* **Task directions**
Set the data down exactly as it stands, and keep its pictures out.

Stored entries
[Start of section]

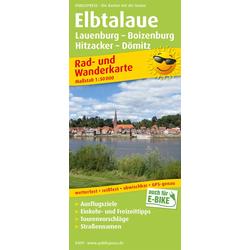 Elbtalaue Lauenburg - Boizenburg Hitzacker - Dömitz 1:50 000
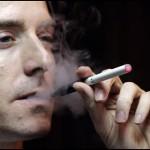 Rekord w paleniu e-papierosów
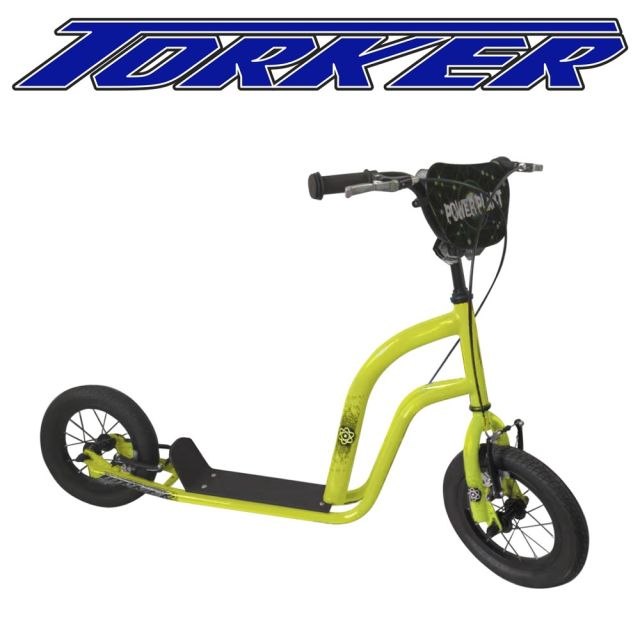 Kids blow up tyre scooter - yellow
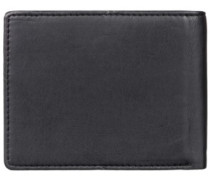 Pre Mix Wallet black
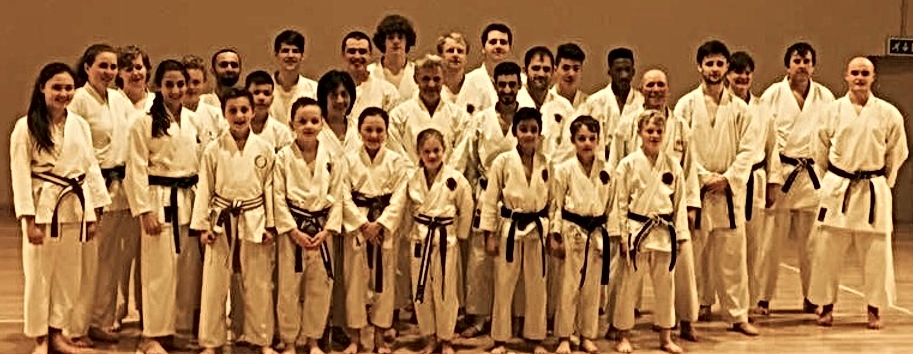 Leeds Shotokan Karate Club - Sensei Hisham Saif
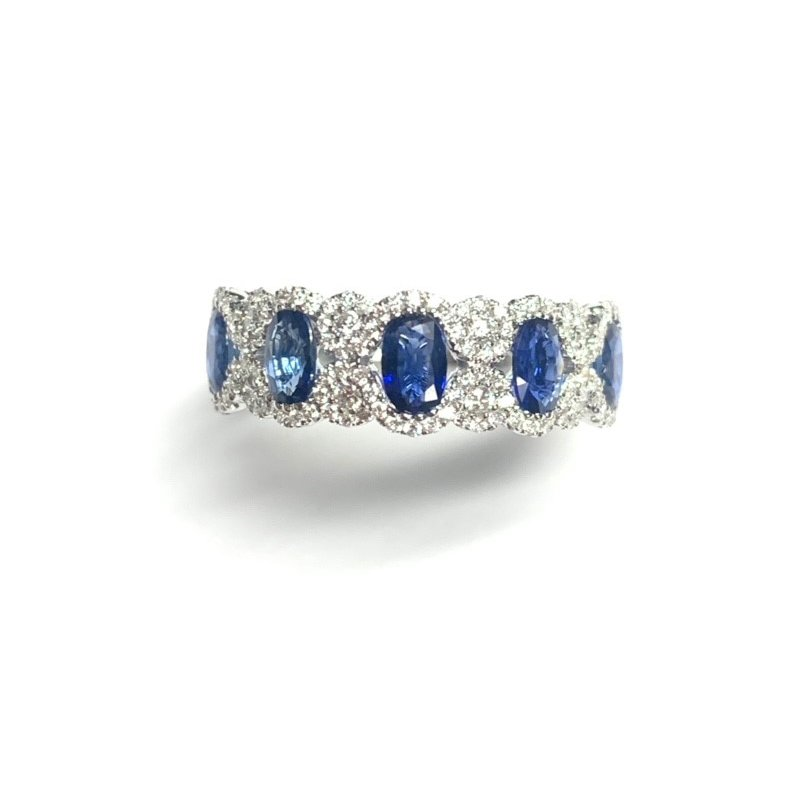 Decor 1.38CT Oval Sapphire and Diamond Band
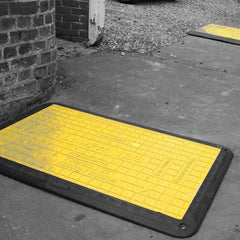 Oxford Plastics LowPro 12/08 Lightweight Plastic Trench Cover - Oxford Plastics - Construction Champ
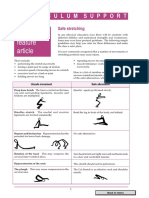 safe stretching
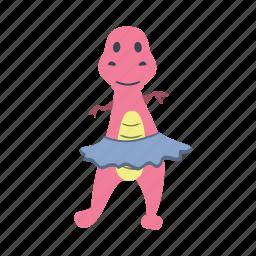 character, cute, dance, dino, dinosaur, fun, girl icon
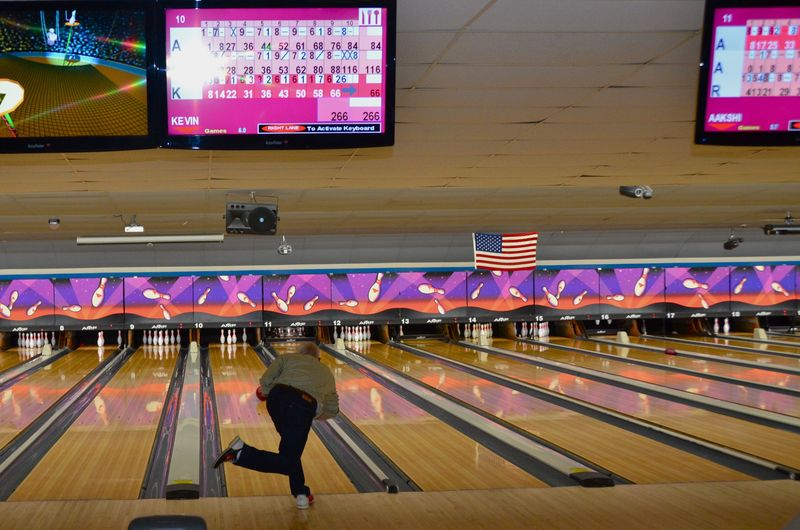 Greensboro Daily Photo_Bowl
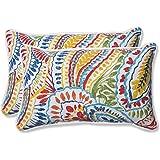 Pillow Perfect Rectangular Throw Pillow, Set of 2, 572581, Spun Polyester, Multicolored, 18.5-inch Length x 11.5-inch Width x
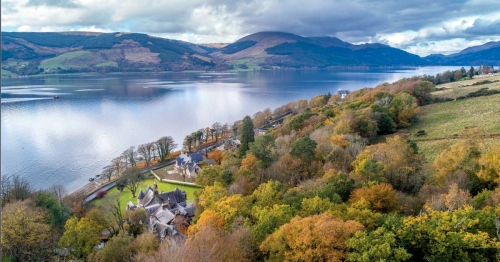 Stunning Victorian country house hotel on the shores of Loch Long goes on sale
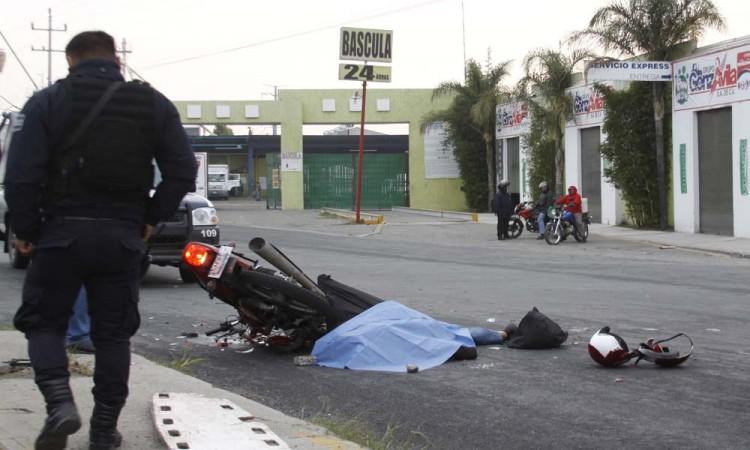 Se disparan 500% accidentes en moto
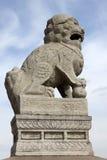 Scultura cinese del leone fotografie stock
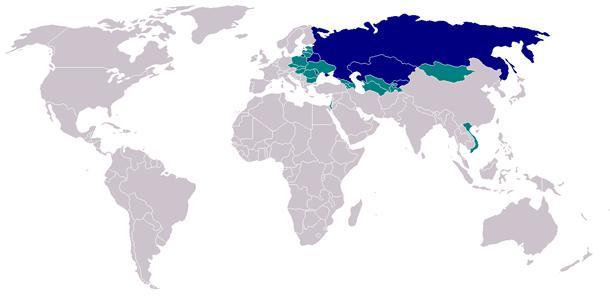языки_25 самых влиятельных языков мира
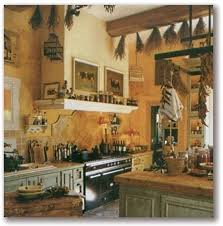 kitchen luxury wine kitchen themes decorating ideas with themed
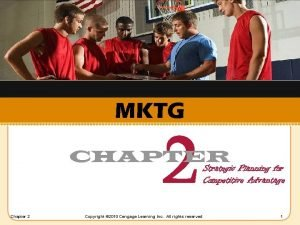 MKTG 2 CHAPTER Chapter 2 Copyright 2010 Cengage
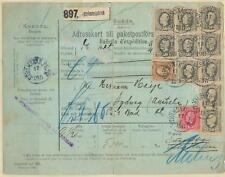 SWEDEN: Parcel to Australia (NSW) 1911, scarce.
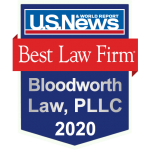 florida-bloodworth-law-pllc-best-law-firm-2020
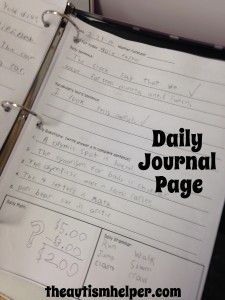 The Autism Helper - Daily Journal free download with a rubric.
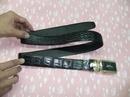 Tp. Hồ Chí Minh: Ví, dây nịt, túi xách, giày, ... bằng da cá sấu thật 100% CL1064383P2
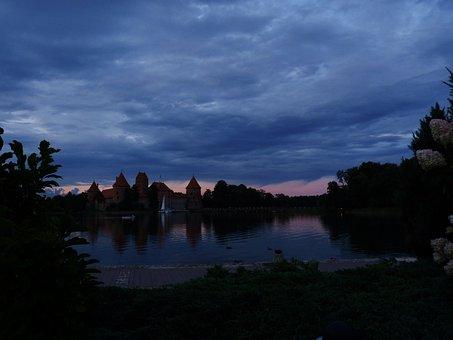 Trakai, Lithuania, Castle Lake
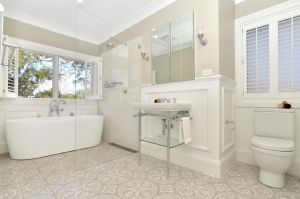 Functional bathroom layouts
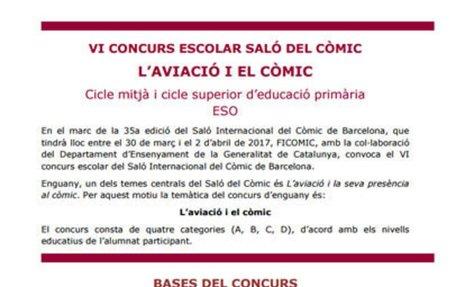 Convocatòria del VI concurs escolar Saló del Còmic - inscripcions fins el dia 31 de gener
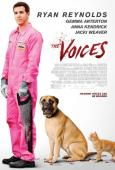 Voices, The (2015)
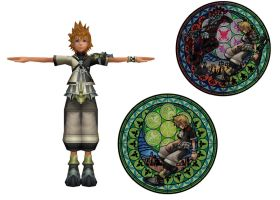 MMD Ventus DL by 0-0-Alice-0-0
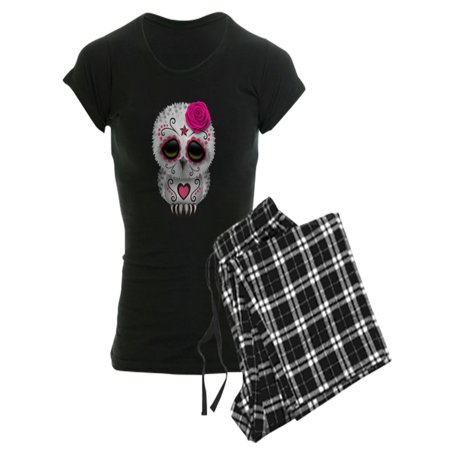 CafePress - Pink Day Of The Dead Sugar Skull Owl Pajamas - Women's Dark Pajamas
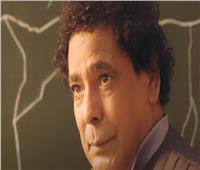فيديو| محمد منير يطرح كليب «الناس في بلادي» احتفالا بـ«30 يونيو»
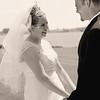 Horan Wedding 180b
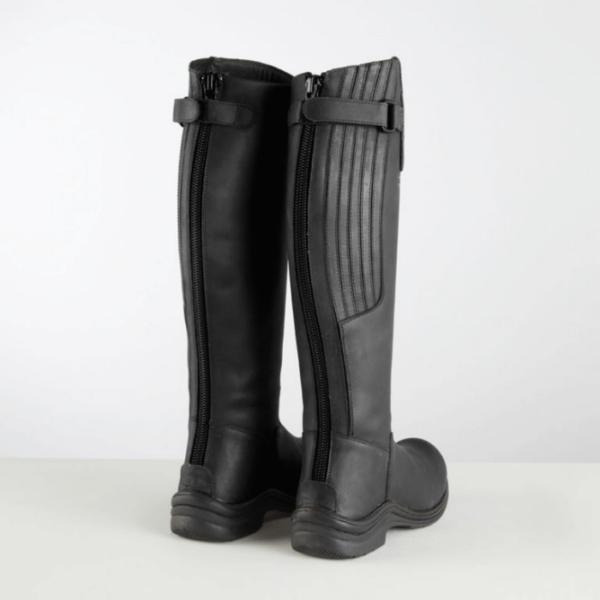 Toggi Calgary Boots black back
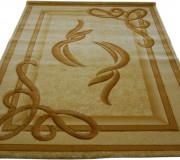 Синтетический ковер Exellent 0195A beige - высокое качество по лучшей цене в Украине.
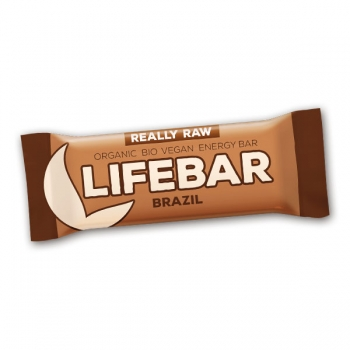 Bio Lifebar Brazil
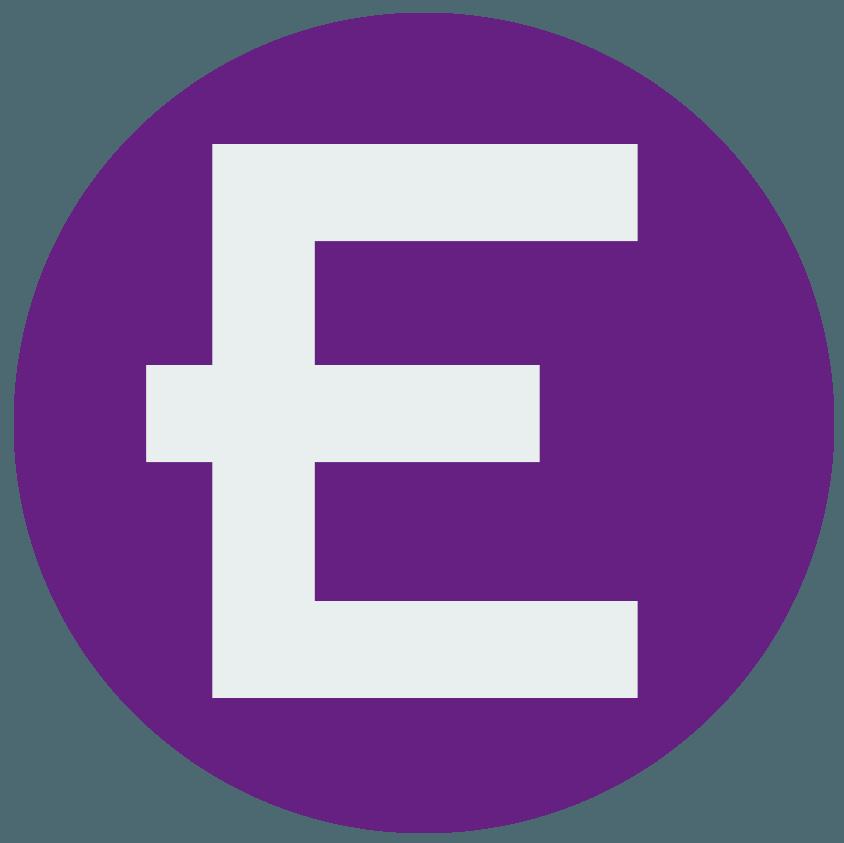 E Purple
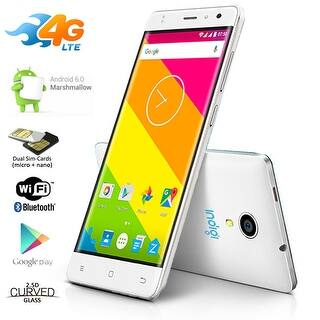 Indigi 4G LTE SmartPhone 5.0in IPS Android 6.0 (FACTORY UNLOCKED) AT&T T-mobile - White|https://ak1.ostkcdn.com/images/products/is/images/direct/479f25c0b5ae58f816dd7aeaedfc292e966efa40/Indigi-4G-LTE-SmartPhone-5.0in-IPS-Android-6.0-%28FACTORY-UNLOCKED%29-AT%26T-T-mobile.jpg?impolicy=medium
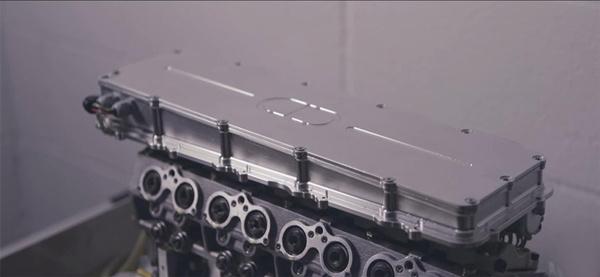 3年内量产 英国公司展示无凸轮轴发动机
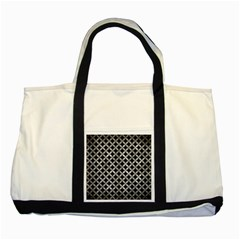Circles3 Black Marble & Gray Metal 2 Two Tone Tote Bag by trendistuff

[End of section]

* **Answer to this problem**
 Elbtalaue Lauenburg - Boizenburg Hitzacker - Dömitz 1:50 000
 Rekord w paleniu e-papierosów
 Kids blow up tyre scooter - yellow
 Pre Mix Wallet black
 Leeds Shotokan Karate Club - Sensei Hisham Saif
 Decor 1.38CT Oval Sapphire and Diamond Band
 Oxford Plastics LowPro 12/08 Lightweight Plastic Trench Cover - Oxford Plastics - Construction Champ
 safe stretching
 character, cute, dance, dino, dinosaur, fun, girl icon
 Greensboro Daily Photo_Bowl
 Pillow Perfect Rectangular Throw Pillow, Set of 2, 572581, Spun Polyester, Multicolored, 18.5-inch Length x 11.5-inch Width x
 Stunning Victorian country house hotel on the shores of Loch Long goes on sale
 Se disparan 500% accidentes en moto
 Scultura cinese del leone fotografie stock
языки_25 самых влиятельных языков мира
 kitchen luxury wine kitchen themes decorating ideas with themed
 MKTG 2 CHAPTER Chapter 2 Copyright 2010 Cengage
 SWEDEN: Parcel to Australia (NSW) 1911, scarce.
 florida-bloodworth-law-pllc-best-law-firm-2020
 The Autism Helper - Daily Journal free download with a rubric.
 Tp. Hồ Chí Minh: Ví, dây nịt, túi xách, giày, ... bằng da cá sấu thật 100% CL1064383P2
 Trakai, Lithuania, Castle Lake
 Functional bathroom layouts
 Convocatòria del VI concurs escolar Saló del Còmic - inscripcions fins el dia 31 de gener
 Voices, The (2015)
 MMD Ventus DL by 0-0-Alice-0-0
 CafePress - Pink Day Of The Dead Sugar Skull Owl Pajamas - Women's Dark Pajamas
فيديو| محمد منير يطرح كليب «الناس في بلادي» احتفالا بـ«30 يونيو»
 Horan Wedding 180b
 Toggi Calgary Boots black back
 Синтетический ковер Exellent 0195A beige - высокое качество по лучшей цене в Украине.
 Bio Lifebar Brazil
 E Purple
 Indigi 4G LTE SmartPhone 5.0in IPS Android 6.0 (FACTORY UNLOCKED) AT&T T-mobile - White|https://ak1.ostkcdn.com/images/products/is/images/direct/479f25c0b5ae58f816dd7aeaedfc292e966efa40/Indigi-4G-LTE-SmartPhone-5.0in-IPS-Android-6.0-%28FACTORY-UNLOCKED%29-AT%26T-T-mobile.jpg?impolicy=medium
 3年内量产 英国公司展示无凸轮轴发动机
Circles3 Black Marble & Gray Metal 2 Two Tone Tote Bag by trendistuff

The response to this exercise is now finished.